**Description of the task**. From the exhibition announcement below, list each landscape thing that is named as one of the anagrams Dev Inder tries to read through the portal of 35 mm.

**Text passage**.
★ ★ ★ ★ ★

Updated on: 11 November,2025 01:37 PM IST  |  Mumbai
Buzzfeed | faizan.farooqui@mid-day.com

Dev Inder’s The Echoes of Silence at Jehangir Art Gallery explores nature, relationships, and minimalism through contemplative landscapes.

12th to 18th November 2025 “Echoes of Silence” An Exhibition of Photographs

By Eminent Photographer Dev Inder

Dev Inder tries to comprehend the world of relationships through his photography work. Therefore, the three-dimensional space he steps into becomes a suggestion and a cue for him, creating “a relationship between two figures that had not existed before” - John Szarkowski in The Photographer’s Eye.

Endowed with an acute sense of seeing, everything in the landscape comes forward to help unlock the doors of perception. Things like fallen branches, the everydayness of a billboard, reeds bending lightly to the breeze, earth as the seed of grass, clouds as emanations of the trees, and autumnal cyphers of grass are the anagrams he tries to read through the portal of 35 mm. This diversity enhances his range of expression with images happening at the focal plane of his artistic consciousness.

★ ★ ★ ★ ★

**Extracted records**.
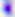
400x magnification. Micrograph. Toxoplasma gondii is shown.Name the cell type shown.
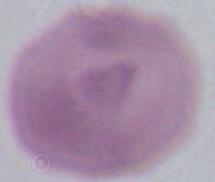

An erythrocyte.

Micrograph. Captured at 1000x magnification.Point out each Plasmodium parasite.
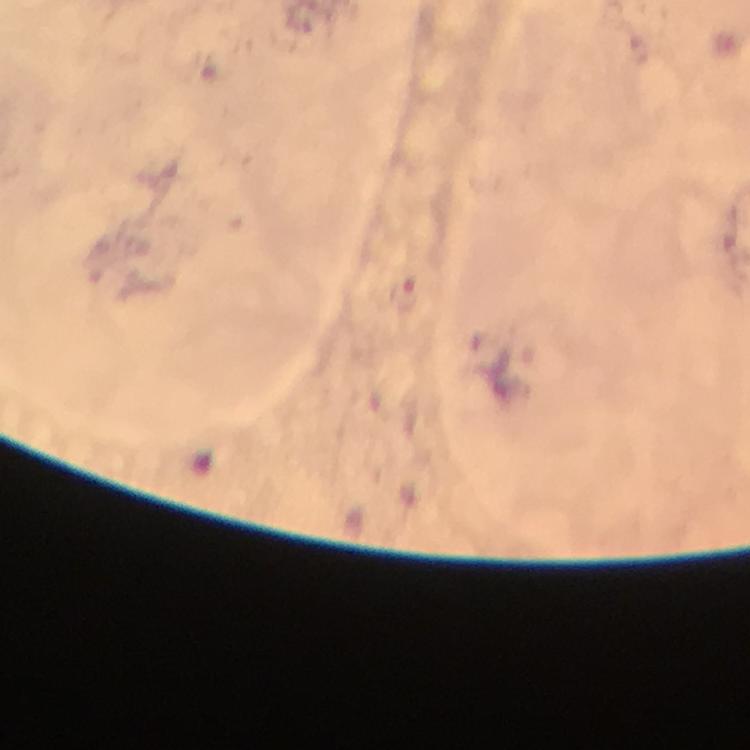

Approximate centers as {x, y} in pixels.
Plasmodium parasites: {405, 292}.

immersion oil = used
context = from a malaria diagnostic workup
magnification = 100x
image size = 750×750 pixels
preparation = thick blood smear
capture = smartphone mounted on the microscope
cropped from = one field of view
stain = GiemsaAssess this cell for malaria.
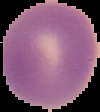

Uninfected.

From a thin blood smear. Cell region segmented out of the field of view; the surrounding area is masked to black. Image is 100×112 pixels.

★ ★ ★ ★ ★

**Reply**.
- fallen branches
- the everydayness of a billboard
- reeds bending lightly to the breeze
- earth as the seed of grass
- clouds as emanations of the trees
- autumnal cyphers of grass